### [WORK INSTRUCTION]
Continue the overview of the Jerome Avenue rezoning below, starting right after its last sentence.

== DOCUMENT EXCERPT

An image of the Jerome Avenue rezoning proposal from the Draft Environmental Impact Statement with additional lines superimposed to indicate the portions of the corridor that fall into each community board. Red = CB4, Blue = CB5, and Purple = CB7

The Department of City Planning’s proposed rezoning of Jerome Avenue is the fourth of Mayor de Blasio’s neighborhood rezoning plans, and the first in the Bronx, to enter the Uniform Land Use Review Procedure (ULURP)—the seven-month process through which a rezoning is approved or disproved.

The rezoning extends across a 92-block area and generally covers Jerome Avenue from 165th Street to 184th Street. It would spur residential development in an area that is currently mostly zoned for auto-related business uses, create some income-targeted housing under the city’s mandatory inclusionary housing policy, and, the city estimates, bring nearly 1,000 permanent new jobs to the area through the creation of new retail and community services.

The city has touted a variety of additional city investments and initiatives that accompany the plan relating to housing preservation, economic development, open space and more, but residents still have a variety of concerns ranging from access to jobs, impact on local infrastructure and the threat of rising rents.

What to read

See the Department of City Planning’s website for the plan here. You can also view the city’s Draft Environmental Impact Statement’s executive summary (or the whole thing), which is the city’s take on the rezoning’s projected impact.

For more community voices, check out our coverage, as well as community op-eds, related to the Jerome Avenue rezoning discussion here. The Bronx Coalition for a Community Vision has its own policy platform and has issued detailed comments on the proposal, while Community Board 4 and 5 has its own goals and priorities.

====
== DATASET RECORDS

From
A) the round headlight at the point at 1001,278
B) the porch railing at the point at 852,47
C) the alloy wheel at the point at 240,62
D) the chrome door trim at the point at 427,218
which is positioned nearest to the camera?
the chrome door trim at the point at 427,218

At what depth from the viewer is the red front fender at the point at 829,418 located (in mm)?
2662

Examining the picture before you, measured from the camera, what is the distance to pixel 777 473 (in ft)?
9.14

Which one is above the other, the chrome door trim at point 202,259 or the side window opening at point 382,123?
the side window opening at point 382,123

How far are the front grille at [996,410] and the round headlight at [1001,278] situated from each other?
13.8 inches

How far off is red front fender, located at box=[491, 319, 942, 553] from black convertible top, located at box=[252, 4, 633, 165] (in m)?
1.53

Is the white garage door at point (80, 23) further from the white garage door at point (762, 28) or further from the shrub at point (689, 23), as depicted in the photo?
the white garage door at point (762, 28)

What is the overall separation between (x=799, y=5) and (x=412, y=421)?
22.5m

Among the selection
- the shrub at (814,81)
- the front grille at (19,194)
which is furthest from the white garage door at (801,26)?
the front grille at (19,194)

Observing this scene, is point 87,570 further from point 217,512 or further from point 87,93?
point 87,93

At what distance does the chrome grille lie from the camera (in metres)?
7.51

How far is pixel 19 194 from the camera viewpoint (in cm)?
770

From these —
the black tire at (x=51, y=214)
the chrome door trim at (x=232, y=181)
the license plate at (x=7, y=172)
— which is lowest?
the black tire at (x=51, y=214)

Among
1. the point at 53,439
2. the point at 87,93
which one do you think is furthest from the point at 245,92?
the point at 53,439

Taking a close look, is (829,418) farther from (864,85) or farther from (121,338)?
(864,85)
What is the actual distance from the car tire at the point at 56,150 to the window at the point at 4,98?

====

### [SOLVED PROBLEM]
This explainer (in English and Spanish) provides a detailed run-down of the ULURP process, which begins with a non-binding recommendation from the local community-boards, then a non-binding recommendation from the borough president, next a City Planning Commission vote, and finally a City Council vote. Councilmember Vanessa Gibson, whose district covers most of the rezoning, and secondly Councilmember Fernando Cabrera, will have the most sway over the council’s decision.

Key dates

The Jerome Avenue rezoning overlaps with Community Board 4 and 5, as well as a sliver of Community Board 7. They all have until October 30 to issue their individual recommendations. Community Board 4 and 5 are holding a joint public hearing on Wednesday October 4 from 5 pm to 10 pm at Concourse Village Community Center, 777 Concourse Village East.

The boards then have until October 30 to vote. Some key dates to watch out for (and we’ll add more as we hear of them) include Community Board 4’s joint meeting of the housing and land use committee, Parks and Recreation, and Health and Human Services Committee on October 10 at 6 pm, Murray Cohen Auditorium inside Bronx Lebanon Hospital Center, 1650 Grand Concourse, 1st Floor. The matter will also be taken up by the full board on October 24 at 6 pm, at Bronx Museum of the Arts, 1040 Grand Concourse.

Community Board 5 will also vote on the matter at its next full board meeting on October 25, which will begin with a public hearing on the FY 2019 capital budget at 5 pm, and will likely take place at the Davidson Community Center, 2038 Davidson Avenue.

Community Board 7, which says it will let boards 4 and 5 take the lead, will also discuss the matter at a full board meeting on Tuesday October 17 at 6:30 pm, North Central Bronx Hospital, 3424 Kossuth Avenue, 17th floor.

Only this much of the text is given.